In July 2008 my husband told me I needed to tell our story, to write it down and share it. He told me this while laying in a hospital bed. I began writing our story soon after he died. I would spend hours at the local cafe crying over my chai and netbook. The words poured out of me.
As I come to the last few months of writing our story I struggle with accepting that my good story, my best story, my dream, came only after the death of my husband. The worst thing that has happened to me in my life has inspired me to achieve one of my greatest dreams: to publish my own book. I know that he didn’t die so I could write the book. Or, so I tell myself. I know that part of telling this story is for personal gain, for his request, but also as a healing process for me. So if I finish the book will I be ultimately healed? If I am done telling the story, and I can hold the completed memoir, will that be the end of our story?

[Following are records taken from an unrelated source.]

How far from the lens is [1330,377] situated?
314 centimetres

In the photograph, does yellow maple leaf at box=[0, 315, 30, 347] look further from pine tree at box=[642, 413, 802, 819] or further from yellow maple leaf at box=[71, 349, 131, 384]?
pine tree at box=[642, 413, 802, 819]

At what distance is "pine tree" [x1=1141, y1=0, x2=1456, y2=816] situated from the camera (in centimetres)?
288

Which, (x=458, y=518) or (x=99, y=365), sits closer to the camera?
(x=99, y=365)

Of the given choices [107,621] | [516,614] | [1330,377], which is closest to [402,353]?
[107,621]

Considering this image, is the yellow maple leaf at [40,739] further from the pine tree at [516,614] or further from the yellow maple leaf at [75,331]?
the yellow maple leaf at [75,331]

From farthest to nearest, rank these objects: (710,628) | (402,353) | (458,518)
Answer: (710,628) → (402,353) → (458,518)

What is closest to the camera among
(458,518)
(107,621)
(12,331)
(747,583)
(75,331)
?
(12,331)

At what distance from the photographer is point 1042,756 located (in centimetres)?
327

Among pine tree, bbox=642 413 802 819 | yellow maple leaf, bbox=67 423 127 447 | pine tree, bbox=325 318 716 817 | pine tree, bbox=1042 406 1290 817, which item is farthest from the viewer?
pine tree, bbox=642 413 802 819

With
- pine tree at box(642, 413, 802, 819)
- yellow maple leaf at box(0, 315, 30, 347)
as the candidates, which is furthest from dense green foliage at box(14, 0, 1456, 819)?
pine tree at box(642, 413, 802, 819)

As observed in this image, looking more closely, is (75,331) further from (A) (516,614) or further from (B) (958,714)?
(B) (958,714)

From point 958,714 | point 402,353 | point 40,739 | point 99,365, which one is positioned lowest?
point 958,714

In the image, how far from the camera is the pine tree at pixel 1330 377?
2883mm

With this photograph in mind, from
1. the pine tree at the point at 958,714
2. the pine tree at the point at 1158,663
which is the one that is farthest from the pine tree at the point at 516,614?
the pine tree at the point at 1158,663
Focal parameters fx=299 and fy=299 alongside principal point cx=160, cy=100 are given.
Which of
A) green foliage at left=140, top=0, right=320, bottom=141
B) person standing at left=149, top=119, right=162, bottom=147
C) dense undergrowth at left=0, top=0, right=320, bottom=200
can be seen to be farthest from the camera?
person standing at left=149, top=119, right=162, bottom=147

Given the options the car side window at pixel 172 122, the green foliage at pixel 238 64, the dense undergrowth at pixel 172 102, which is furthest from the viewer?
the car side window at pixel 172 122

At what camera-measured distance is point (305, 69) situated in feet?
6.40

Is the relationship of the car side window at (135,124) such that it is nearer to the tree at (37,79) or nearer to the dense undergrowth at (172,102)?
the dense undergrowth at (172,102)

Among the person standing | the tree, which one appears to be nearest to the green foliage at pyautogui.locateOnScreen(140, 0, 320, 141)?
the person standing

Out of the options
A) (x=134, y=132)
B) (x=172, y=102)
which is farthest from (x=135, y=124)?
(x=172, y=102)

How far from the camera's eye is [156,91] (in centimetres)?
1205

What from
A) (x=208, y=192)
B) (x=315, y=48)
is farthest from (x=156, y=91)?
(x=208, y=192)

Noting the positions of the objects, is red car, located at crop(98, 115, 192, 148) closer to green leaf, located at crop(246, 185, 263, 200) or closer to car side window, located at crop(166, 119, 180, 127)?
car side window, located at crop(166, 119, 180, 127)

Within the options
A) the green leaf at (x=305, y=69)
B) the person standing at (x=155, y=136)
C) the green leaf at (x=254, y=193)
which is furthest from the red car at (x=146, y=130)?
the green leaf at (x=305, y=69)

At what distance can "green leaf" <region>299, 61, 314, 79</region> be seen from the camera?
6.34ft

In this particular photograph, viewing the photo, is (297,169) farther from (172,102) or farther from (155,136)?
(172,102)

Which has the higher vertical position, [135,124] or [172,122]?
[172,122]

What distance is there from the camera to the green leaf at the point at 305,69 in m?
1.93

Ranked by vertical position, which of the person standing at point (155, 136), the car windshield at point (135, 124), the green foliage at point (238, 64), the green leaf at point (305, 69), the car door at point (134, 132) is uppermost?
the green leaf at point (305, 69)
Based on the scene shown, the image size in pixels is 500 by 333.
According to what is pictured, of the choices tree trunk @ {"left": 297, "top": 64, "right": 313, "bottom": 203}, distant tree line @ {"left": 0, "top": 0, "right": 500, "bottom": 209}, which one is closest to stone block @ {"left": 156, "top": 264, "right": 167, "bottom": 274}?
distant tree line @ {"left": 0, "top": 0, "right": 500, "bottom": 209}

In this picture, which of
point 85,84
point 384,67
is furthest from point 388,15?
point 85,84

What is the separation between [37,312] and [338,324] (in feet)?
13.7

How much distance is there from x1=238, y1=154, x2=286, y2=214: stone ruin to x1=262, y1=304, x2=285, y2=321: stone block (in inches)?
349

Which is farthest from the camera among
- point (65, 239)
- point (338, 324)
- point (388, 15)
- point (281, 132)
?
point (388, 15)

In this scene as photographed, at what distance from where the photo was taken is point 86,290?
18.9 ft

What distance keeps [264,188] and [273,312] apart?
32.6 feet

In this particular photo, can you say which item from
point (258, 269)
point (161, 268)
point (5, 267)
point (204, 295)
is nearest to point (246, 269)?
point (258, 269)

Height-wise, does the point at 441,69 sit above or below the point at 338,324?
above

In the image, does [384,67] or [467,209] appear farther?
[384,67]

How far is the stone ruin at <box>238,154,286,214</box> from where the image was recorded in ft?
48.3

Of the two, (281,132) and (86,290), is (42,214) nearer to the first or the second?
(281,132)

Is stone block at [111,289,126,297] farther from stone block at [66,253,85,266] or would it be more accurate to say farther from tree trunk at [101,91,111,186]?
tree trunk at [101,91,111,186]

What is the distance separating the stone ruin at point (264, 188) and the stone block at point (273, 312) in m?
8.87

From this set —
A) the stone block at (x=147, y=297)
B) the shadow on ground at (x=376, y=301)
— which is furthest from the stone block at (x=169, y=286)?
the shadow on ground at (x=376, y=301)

I am in the midst of achieving a dream that I have held for more than a decade. The dream did not come to fruition in the way I had planned with a college degree, a high paying corporate media career and wealth. Instead it came with an 8 year delayed college degree, a barely making it job, and debt. I do, however, have inspiration and hope. I know my story is worth telling because I see the affect it has on others when I share even a tidbit of it.
My nightmare gave way to my dream. I don’t know that I’ll ever have closure on that combination but I know that whatever achieving this dream brings me will never be worth his loss. In turn, it may encourage enough people and inspire others in ways greater than my loss. So, my dream to complete my memoir continues even if it does have a slightly altered happy ending.